Hannie Goldgewicht pine needle weaving a ceramic plate. (Photo credit: Douglas Kirkland)
To be able to weave her ceramic pieces, Hannie requires bunches of pine needles to work from.
Bunches of pine needles.
Hannie uses the ancient way of acquiring pine needle supplies: by traveling to different locations and hand picking the perfect pine needles herself. She always keeps an eye on the pine trees wherever she goes, ready to gather pine needles at any time. One of her favorite locations to gather pine needles is in San Diego. On a trip to San Diego for an art fair, she spotted soft pine needles near the shoreline. Her family has become great contributors in the pine needle process. Hannie’s husband and son help her with gathering pine needles, and when her mother visits she helps Hannie bundle, separate, and clean them.
Hannie Goldgewicht’s mom with a month’s load of bundling.

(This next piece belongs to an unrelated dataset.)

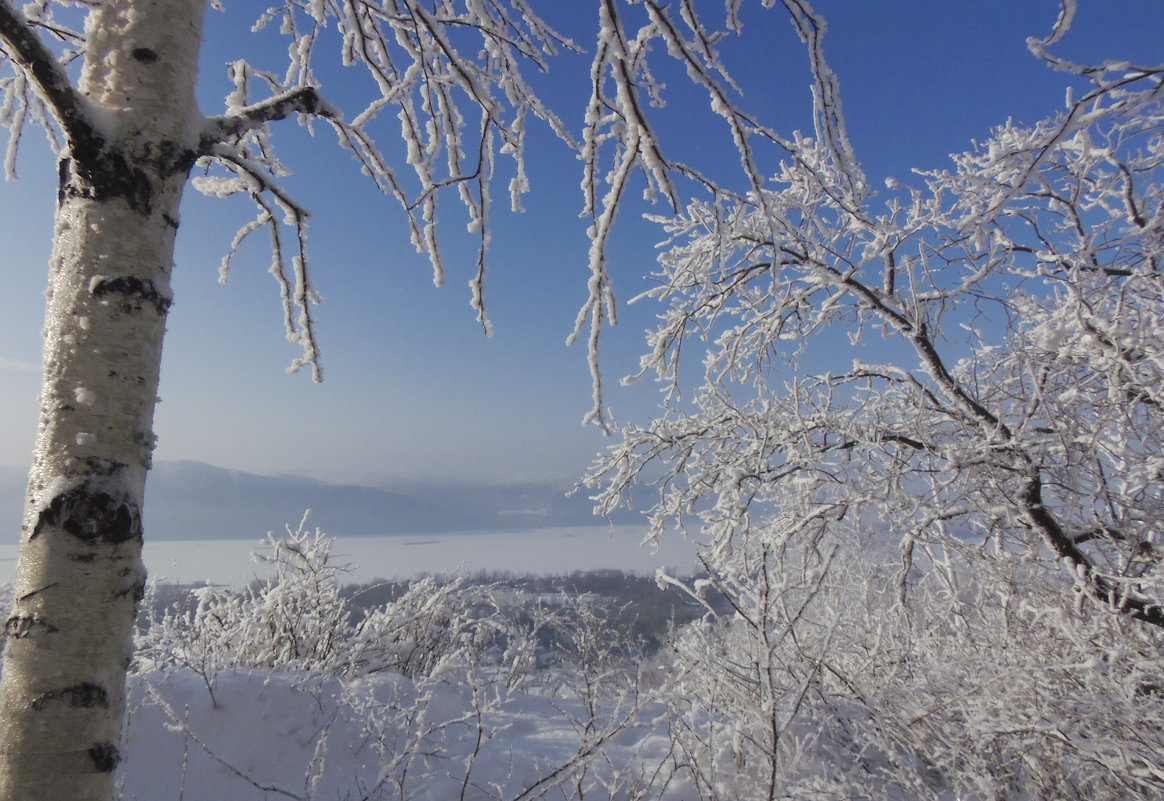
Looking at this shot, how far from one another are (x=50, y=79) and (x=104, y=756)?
104cm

Once she has her bunches of pine needles, she cleans them by soaking them in water so she can separate and straighten them out. Then she dries the needles and takes the tops off.
“Some basket weavers leave the tops, but I like them bare,” says Hannie.
Hannie Goldgewicht taking the tops off the pine needles.
Gathering and cleaning the pine needles is a lot of work and very time-consuming, but it is part of the process to creating the beauty in her masterpieces.
Top: Hannie Goldgewicht on the potters wheel. (Photo credit: Douglas Kirkland)
Lower left: Gathering pine needles. Lower Right: Vessels by Hannie Goldgewicht
Wall sculptures undergo the same type of process. Since she keeps a stock of ceramic parts, she works in sections. She spends different parts of the day throwing on the potter’s wheel, designing new work, and weaving.
Hamming copper to add texture.
Her wall pieces are abstracts inspired by the nature that surrounds her at home, on her trips, or on a daily stroll. Hannie went on to explain what inspired one of her most complex pieces, her Rainbow wall sculpture. It was on a day that it rained while she was on her walk through the observatory and she caught a glimpse of a rainbow reflecting over the city.
What makes Hannie’s work even more intriguing is the one-of-a-kind story behind each piece. Hannie talks about how she loves hearing the stories of what others think the pieces stand for or what they take away from her work.
Learning about each step it takes to create a particular vessel or wall sculpture and how dedicated Hannie is to her work truly increased my appreciation for each masterpiece Hannie creates.